Для героя повести Гаршина, следовательно, порыв самоотверженности является бегством от внутренних страдании, средством избавиться от «гнетущей мысли». Из двух зол гаршинский герой выбирает меньшее. А что, действительно, оставаться на месте для него равносильно сумасшествию или самоубийству, явствует из следующей записи в его дневнике: «Все новые битвы, новые смерти и страдания. Прочитав газету, я не в состоянии ни за что взяться: в книге вместо букв – валяющиеся ряды людей; перо кажется оружием, наносящим белой бумаге черные раны. Если со мной так будет итти дальше, право, дело дойдет до настоящих галлюцинаций…»
Другой пример подобного же бегства от внутренней дисгармонии. Герой «Ночи» приходит к убеждению, что «жить на собственный страх и счет» нельзя, что необходимо отказаться от своего «я», отдавши себя на служение ближним, связавши себя с общею жизнью.
«– Да, да! – повторял в страшном волнении Алексей Петрович. – Все это сказано в зеленой книжке (Евангелии), и сказано навсегда и верно. Нужно «отвергнуть себя», убить свое я, бросить на дорогу…
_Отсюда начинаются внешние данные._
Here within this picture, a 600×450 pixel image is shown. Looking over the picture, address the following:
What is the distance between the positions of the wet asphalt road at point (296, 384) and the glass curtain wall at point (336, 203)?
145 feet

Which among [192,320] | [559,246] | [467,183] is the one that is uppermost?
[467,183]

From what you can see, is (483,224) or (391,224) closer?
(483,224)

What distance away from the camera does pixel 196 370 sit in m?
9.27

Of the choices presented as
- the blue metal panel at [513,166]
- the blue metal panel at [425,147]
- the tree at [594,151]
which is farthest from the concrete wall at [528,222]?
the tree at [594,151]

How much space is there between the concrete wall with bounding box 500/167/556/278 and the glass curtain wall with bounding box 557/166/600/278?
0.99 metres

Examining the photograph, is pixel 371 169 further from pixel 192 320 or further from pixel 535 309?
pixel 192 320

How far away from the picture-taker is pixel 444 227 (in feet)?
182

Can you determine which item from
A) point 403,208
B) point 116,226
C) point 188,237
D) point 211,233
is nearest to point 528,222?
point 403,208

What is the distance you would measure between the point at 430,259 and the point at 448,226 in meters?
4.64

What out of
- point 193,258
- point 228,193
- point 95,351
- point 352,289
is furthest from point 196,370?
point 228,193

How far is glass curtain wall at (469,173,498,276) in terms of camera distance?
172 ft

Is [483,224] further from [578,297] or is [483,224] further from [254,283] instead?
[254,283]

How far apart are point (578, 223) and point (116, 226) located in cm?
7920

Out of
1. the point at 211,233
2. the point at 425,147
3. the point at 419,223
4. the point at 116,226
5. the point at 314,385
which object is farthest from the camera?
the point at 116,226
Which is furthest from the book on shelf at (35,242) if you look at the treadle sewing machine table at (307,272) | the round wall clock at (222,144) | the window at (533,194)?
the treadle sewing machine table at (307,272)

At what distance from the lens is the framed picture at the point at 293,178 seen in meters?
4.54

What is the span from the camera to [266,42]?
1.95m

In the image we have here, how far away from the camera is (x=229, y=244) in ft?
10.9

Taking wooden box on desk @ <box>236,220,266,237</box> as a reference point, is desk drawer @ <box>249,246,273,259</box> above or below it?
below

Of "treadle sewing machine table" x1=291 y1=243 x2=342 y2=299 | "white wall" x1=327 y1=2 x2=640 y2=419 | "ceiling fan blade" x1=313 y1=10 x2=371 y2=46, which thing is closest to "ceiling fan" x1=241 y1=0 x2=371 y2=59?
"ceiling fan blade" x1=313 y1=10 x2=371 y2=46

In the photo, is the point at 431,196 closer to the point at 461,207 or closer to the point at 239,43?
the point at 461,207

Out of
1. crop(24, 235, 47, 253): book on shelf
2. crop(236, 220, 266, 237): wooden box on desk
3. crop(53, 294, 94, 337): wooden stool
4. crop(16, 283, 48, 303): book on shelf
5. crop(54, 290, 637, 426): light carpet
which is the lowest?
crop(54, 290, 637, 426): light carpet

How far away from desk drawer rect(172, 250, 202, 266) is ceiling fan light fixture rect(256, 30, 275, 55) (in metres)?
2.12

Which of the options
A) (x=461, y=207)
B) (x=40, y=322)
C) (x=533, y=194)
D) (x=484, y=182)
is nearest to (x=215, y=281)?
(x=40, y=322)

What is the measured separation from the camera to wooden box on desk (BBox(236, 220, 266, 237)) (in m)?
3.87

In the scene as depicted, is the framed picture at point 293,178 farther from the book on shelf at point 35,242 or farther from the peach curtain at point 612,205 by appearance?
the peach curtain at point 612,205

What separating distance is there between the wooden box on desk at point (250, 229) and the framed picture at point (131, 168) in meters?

– Какая же польза тебе, безумный? – шептал голос.
Но другой, какой-то робкий и неслышный, прогремел ему в ответ:
– Молчи! Какая же будет польза ему, если он сам растерзает себя?»
Ближайший повод, который заставил Алексея Петровича именно в данное время сначала решиться на самоубийство, а затем переменить решение и притти к мысли о необходимости отречься от своего «я», не сообщен читателю. Но это в данном случае неважно. Гаршин был заинтересован лишь общей постановкой психологической темы – анализом пробуждающихся альтруистических побуждений. И опять процесс идет в прежнем порядке: отречение от своего «я» становится необходимым психологическим актом, ибо это «я» – «всепожирающее существо», уродец, как глист, сосущий душу, убивающий ее. Покончить с этим существом, «отвратительным я», – значит удалить от себя надвигающуюся катастрофу.
Гаршинские герои отрекаются от себя, чтобы спасти себя. На первый взгляд, казалось, они повторяли пример разночинцев-народников: разночинцы-народники также бежали от своей «личности», от своего «я», старались избавиться от внутренних страданий, служа «общему» делу. Но дело в том, что их поколение, поколение Решетниковых и Левитовых, бежало от своего обособленного «я» к толпе родственных «я», от себя бежали к себе же. Поэтому акт их отречения от своей личности не сопровождался таким перерасходом трагической энергий, какой отмечает «восьмидесятников».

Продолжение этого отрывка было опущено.